Köşe Yazısı Güncelleme Tarihi: 25 Mar 2025 14:12

HTS Kayıtları ve Tedbir Tutuklamaları: Delilden Çok Varsayım

HTS kayıtları ve tedbir tutuklamaları, hukukun terazisini bozdu. Varsayımlar delil yerine geçerken, adalet korkuya teslim mi oluyor?

 mahkeme

Terazi Kayıp, Sopa Elde

Son zamanlarda adaletin kapısı çalındığında, açılanın adalet mi yoksa başka bir şey mi olduğunu anlamakta zorlanıyoruz. Hukuk, olması gereken o dingin denge haliyle değil; çoğu zaman öfkeyle, bazen de korkuyla karşımıza çıkıyor.

Tedbir adı altında verilen tutuklama kararları, artık “ceza”dan ayırt edilemez hale geldi. Önce tutuklanıyor, sonra neyle suçlandığınızı anlamaya çalışıyorsunuz.

Geriye dönüp baktığınızda ise bir tanığın sesi, çoğu zaman gölgede kalmış bir isimsiz ihbar; yetiyor.

Özellikle de gizli tanık adı verilen “hayalî” varlıklar, hukuk sisteminin yeni kahramanı olmuş durumda.
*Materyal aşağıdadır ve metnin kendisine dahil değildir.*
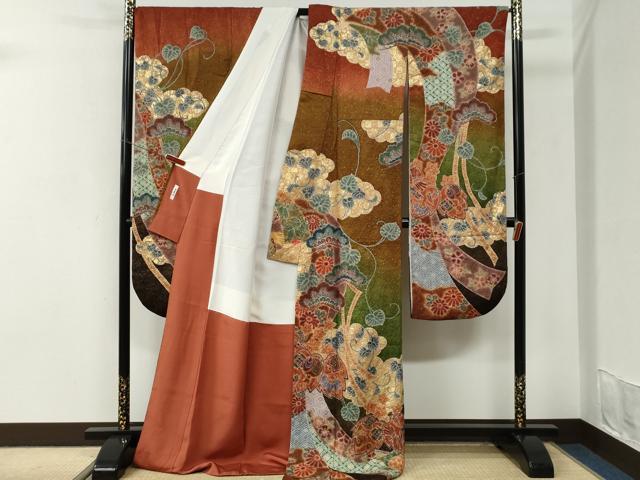 平和屋着物●豪華振袖 熨斗花松唐草文 暈し染め 金通し地 正絹 逸品 CABI3524yc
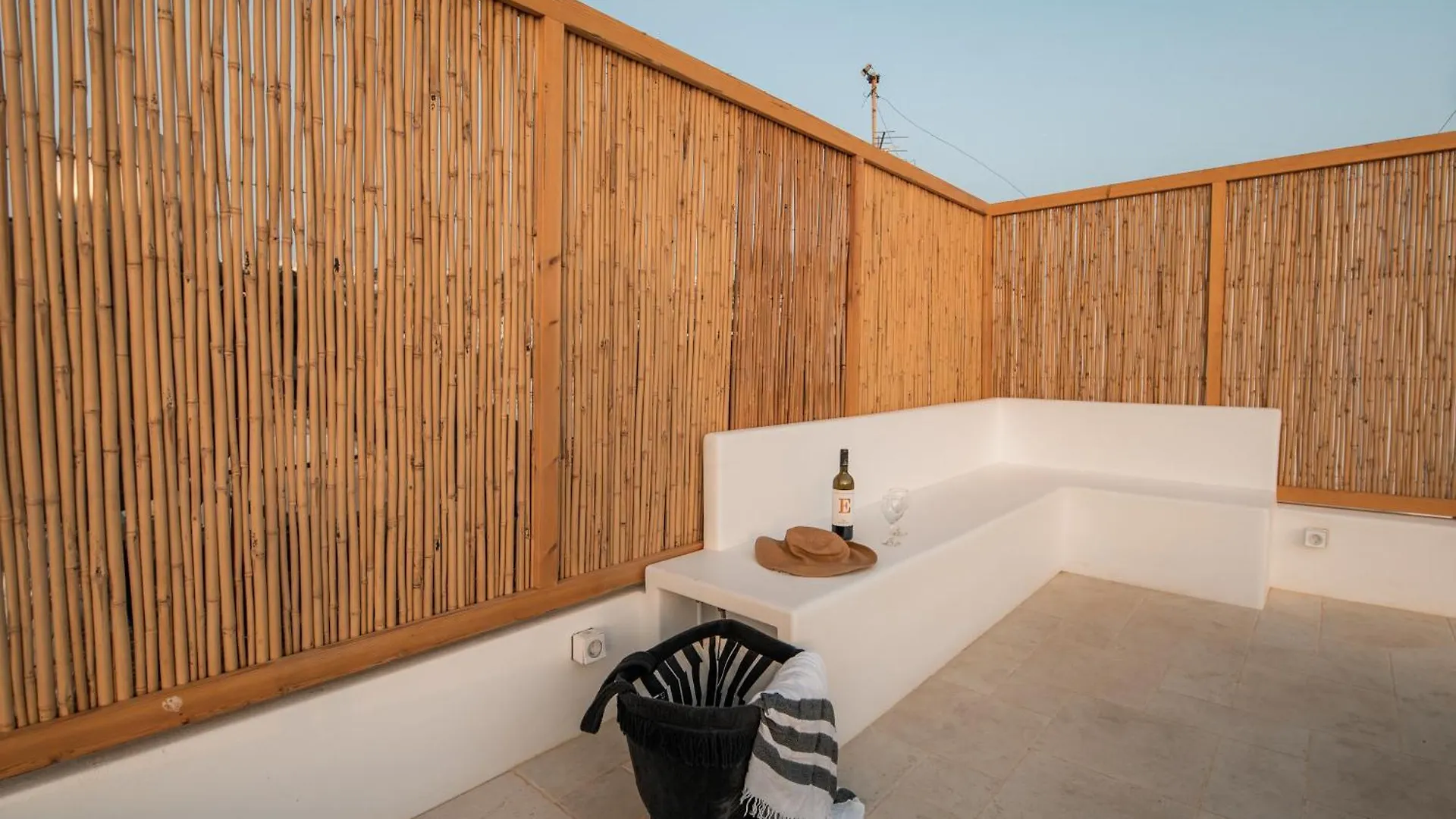 Апарт-отель Aniko Suites White Alley Mykonos Town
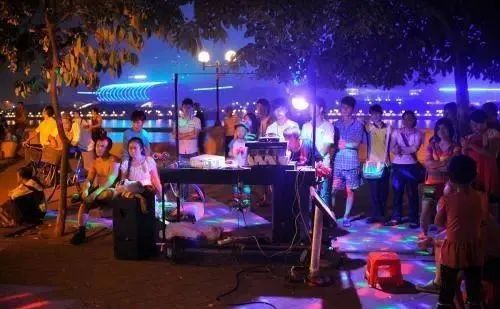 中国KTV衰亡史:从卡拉OK机到钱柜包厢,为何年轻人都不去KTV了?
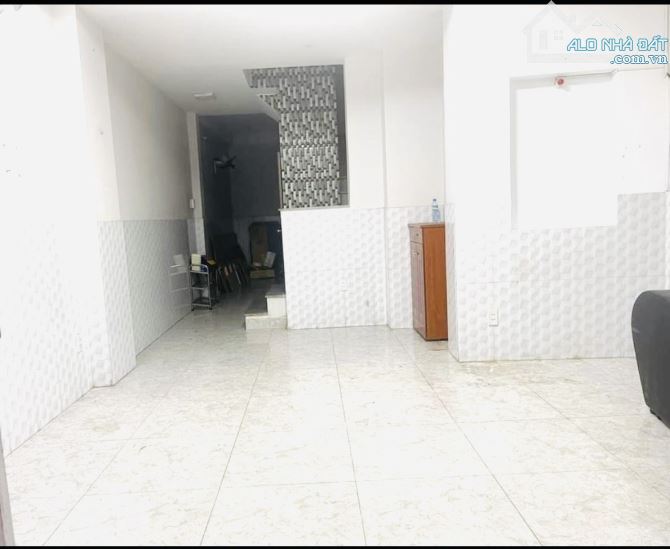 CẦN BÁN NHÀ 4 TẦNG,5PN - QUẬN 3 - H3G - LÝ CHÍNH THẮNG - DT: [ 4m x 10m ] - CHỈ 5,2 TỶ TL - 5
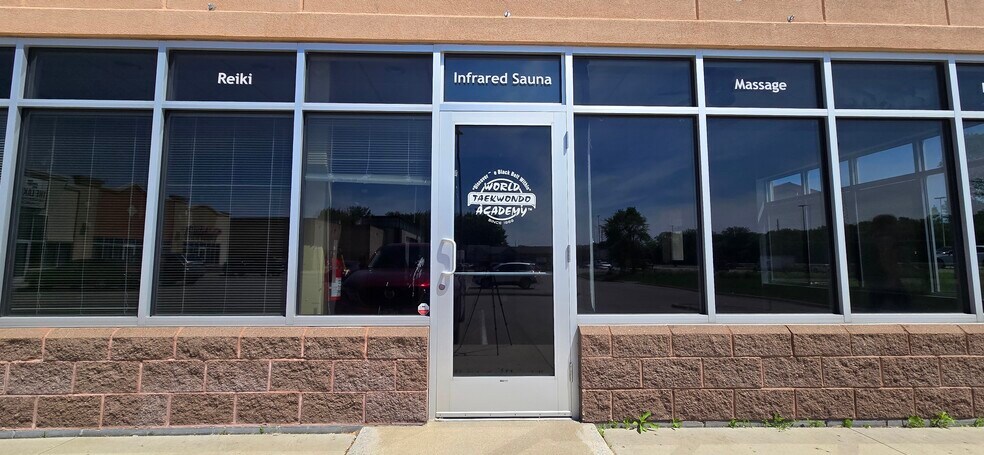 More Photos Of 700 Norway Dr, Annandale Freestanding For Lease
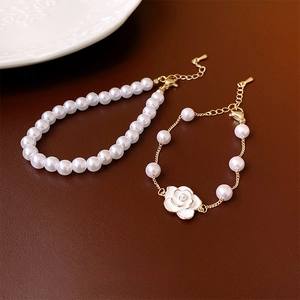 Camellia Flower Bracelet Elegant Layered Imitation Artificial Pearl Gold Plated Copper Chain French Vintage Jewelry Women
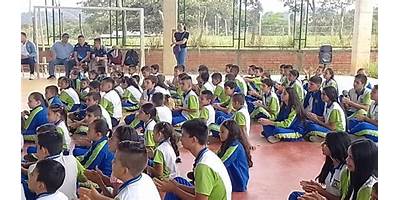 INSTITUCIÓN EDUCATIVA CLAVELLINAS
Yüzünü göremediğiniz, sözünü sorgulayamadığınız biri, sizin kaderinizi belirleyebiliyor.

Bir diğer tartışmalı zemin ise HTS kayıtları… Bir kişinin bir gün, bir yerde, bir baz istasyonuna yakın olması artık “orada bulunmakla” eşdeğer kabul ediliyor.

Oysa hepimiz biliyoruz; teknoloji iz bırakır ama niyet söylemez. Konum, bir gölge gibidir; oradadır ama sizin adınıza konuşmaz.

Buna rağmen bu teknik veriler, neredeyse yargı kararlarının omurgası haline geldi. Delilden çok çağrışım içeriyorlar ama sonuçları gayet gerçek: özgürlük kaybı.

Kelimeler yerini suçlamalara, hukuki süreçler yerini senaryolara bırakmış durumda. Herkesin içinde bir “ya başıma gelirse?” endişesiyle yaşadığı bir ülkede hukuk, kimseyi korumaz; sadece korkunun başka bir biçimi olur.

Bu bir parti meselesi değil. Bu, kimin tarafında olduğumuzla ilgili de değil. Bu, hukukun tarafında kalıp kalamayacağımızla ilgili.

Çünkü bir ülkede hukuk herkes için aynı işlemezse, eninde sonunda hiç kimse için işlemez hale gelir.

Bu yazıyı okurken şöyle düşünenler olabilir: “Bana dokunmaz.” Ama mesele zaten o değil. Dokunursa ne olur, onun cevabı kalmadı.